# Aufgaben
1 > Zähle, wie viele Zeilen unterhalb des Berichts über den Grünen-Parteitag die Zeichenfolge „capital“ enthalten, wobei Groß- und Kleinschreibung zählt. Nenne nur die Zahl.
2 > Knüpfe an den Bericht über den Grünen-Parteitag an und schreibe ihn ab seinem letzten Satz weiter.

# Lesetext
-------
Vom 23. bis 26. November 2023

Viele Streitpunkte beim Bundesparteitag der Grünen in Karlsruhe

Stand

In schwierigen politischen Zeiten treffen sich die Grünen zu ihrem Bundesparteitag in Karlsruhe. Besonders beim Thema Migration gehen die Meinungen weit auseinander. Gibt es eine Lösung?

Den Grünen steht in Karlsruhe ein schwieriger Bundesparteitag bevor. Zu besprechen haben die rund 800 Delegierten viel: Wie umgehen mit der Migration? Wie kann Klimaschutz nach dem Haushaltsurteil des Bundesverfassungsgerichts noch bezahlt werden? Und welches Bild geben die Grünen innerhalb der Ampel-Koalition ab? Schon im Vorfeld des Parteitags ist klar, dass die Parteibasis mit ihrer Grünen-Spitze nicht immer einverstanden ist.

Mit scharfen Attacken auf Oppositionsführer Friedrich Merz (CDU) hatte Grünen-Chef Omid Nouripour den Parteitag eingeläutet. "Leute, ihr seid nicht einmal oppositionsfähig", rief Nouripour der Union zu. "Das kann doch nicht sein, dass eine Opposition mehr die Niederlage der Regierung will als den Erfolg des Landes", sagte er mit Bezug auf die Reaktion der CDU/CSU nach der erfolgreichen Verfassungsklage gegen die Haushaltspolitik der Ampel-Koalition aus SPD, Grünen und FDP. Wirtschaftsminister Robert Habeck (Grüne) erklärte, die CDU unter Friedrich Merz sei eine "Partei von gestern, angeführt von einem Vorsitzenden von vorgestern".

"Kaputtsparen geht nicht" - Grüne für Reform der Schuldenbremse

"Wir werden Lösungen finden", versprach Nouripour. "Kaputtsparen geht nicht." Es brauche unter anderem ein funktionierendes Wasserstoffnetz und Ladeinfrastruktur für Elektroautos. Für all das seien Investitionen nötig. "Wir müssen natürlich die Schuldenbremse reformieren", betonte der Parteichef. Diese werde den Herausforderungen nicht mehr gerecht. Er dankte Finanzminister Christian Lindner (FDP) dafür, dass sie für das laufende Jahr ausgesetzt wurde. "Herzlichen Dank dafür!"
-------
# Entnommenes Material
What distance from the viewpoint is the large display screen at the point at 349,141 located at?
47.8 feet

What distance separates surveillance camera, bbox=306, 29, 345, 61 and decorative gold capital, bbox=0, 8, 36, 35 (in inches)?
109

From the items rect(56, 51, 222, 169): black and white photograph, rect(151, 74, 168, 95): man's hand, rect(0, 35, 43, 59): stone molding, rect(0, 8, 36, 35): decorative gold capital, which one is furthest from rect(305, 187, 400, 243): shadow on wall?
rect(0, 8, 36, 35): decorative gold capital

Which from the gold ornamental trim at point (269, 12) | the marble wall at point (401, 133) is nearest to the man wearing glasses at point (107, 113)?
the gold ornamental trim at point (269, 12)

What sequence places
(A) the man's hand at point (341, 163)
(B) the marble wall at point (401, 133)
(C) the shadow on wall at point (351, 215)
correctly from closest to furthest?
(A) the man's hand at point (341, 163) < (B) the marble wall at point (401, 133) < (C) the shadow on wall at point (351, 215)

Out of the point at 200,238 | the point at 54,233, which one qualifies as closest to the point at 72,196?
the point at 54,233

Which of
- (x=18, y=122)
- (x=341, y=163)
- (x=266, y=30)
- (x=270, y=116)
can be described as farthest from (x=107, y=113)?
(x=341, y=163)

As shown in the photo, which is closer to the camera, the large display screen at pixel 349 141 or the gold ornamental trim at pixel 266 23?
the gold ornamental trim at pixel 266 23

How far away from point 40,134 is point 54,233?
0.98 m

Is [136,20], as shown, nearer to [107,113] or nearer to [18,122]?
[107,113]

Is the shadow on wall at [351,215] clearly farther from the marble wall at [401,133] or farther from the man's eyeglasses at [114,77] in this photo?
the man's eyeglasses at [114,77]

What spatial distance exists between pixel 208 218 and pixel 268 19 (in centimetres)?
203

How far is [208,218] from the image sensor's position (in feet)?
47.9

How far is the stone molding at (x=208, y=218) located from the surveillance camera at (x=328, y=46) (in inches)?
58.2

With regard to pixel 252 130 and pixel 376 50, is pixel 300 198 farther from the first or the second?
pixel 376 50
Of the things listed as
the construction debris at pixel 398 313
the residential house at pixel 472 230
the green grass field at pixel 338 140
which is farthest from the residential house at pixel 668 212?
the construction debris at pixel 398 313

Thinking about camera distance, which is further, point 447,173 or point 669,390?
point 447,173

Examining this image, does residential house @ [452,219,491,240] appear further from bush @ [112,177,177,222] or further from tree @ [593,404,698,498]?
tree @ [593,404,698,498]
-------
# Lösungen
1 > 3

2 >
Es knirscht bei den Grünen gewaltig in der Asyldebatte

Exemplarisch für die Debatte um nationale Asylrechtsverschärfungen stehen sich innerhalb der Partei BW-Ministerpräsident Winfried Kretschmann und die Grüne Jugend unversöhnlich gegenüber. Während Kretschmann fordert, "irreguläre Migration einzudämmen", widerspricht die Grüne Jugend.

Deren Co-Vorsitzende Svenja Apphun forderte im Interview mit dem Deutschlandfunk, dass die Grünen im Bund den forcierten Asylrechtsverschärfungen nicht weiter zustimmen. Die Grüne Jugend hat einen entsprechenden Änderungsantrag eingereicht. Als Aufgaben für die Kabinettsmitglieder formuliert Apphun, "dass die Mieten sinken, ein höherer Mindestlohn, die Ausfinanzierung von Kommunen. Das wären Maßnahmen, die den Menschen ihre Abstiegsängste nehmen." Das würde auch rechten Kräften den Nährboden nehmen, so Appuhn. "Ich bin überzeugt, das ist der richtige Kurs", sagte Kretschmann am Donnerstagabend in seiner Rede auf dem Bundesparteitag.

Sind Kompromisse der Verrat der eigenen Werte?

In der Parteibasis brodelt es. Man ist sich uneins, wie die Grünen in der Ampel-Koalition agieren sollten. Die einen unterstützen die eingegangenen Kompromisse, die anderen sehen ihre grüne Identität davon schwimmen. Ein offener Brief zum Parteitag, der die Rückkehr zu grünen Grundwerten sowie eine bessere Einbindung der Basis fordert, wurde inzwischen von rund 1.200 Parteimitgliedern unterzeichnet. Der Konflikt zeigt sich auch in den Meinungen von zwei langjährigen Grünen-Mitgliedern aus Karlsruhe: Der eine ist ausgetreten und will vor dem Parteitag demonstrieren, die andere brennt noch genauso für die Partei wie seit ihrer Gründung 1980 in der Karlsruher Stadthalle.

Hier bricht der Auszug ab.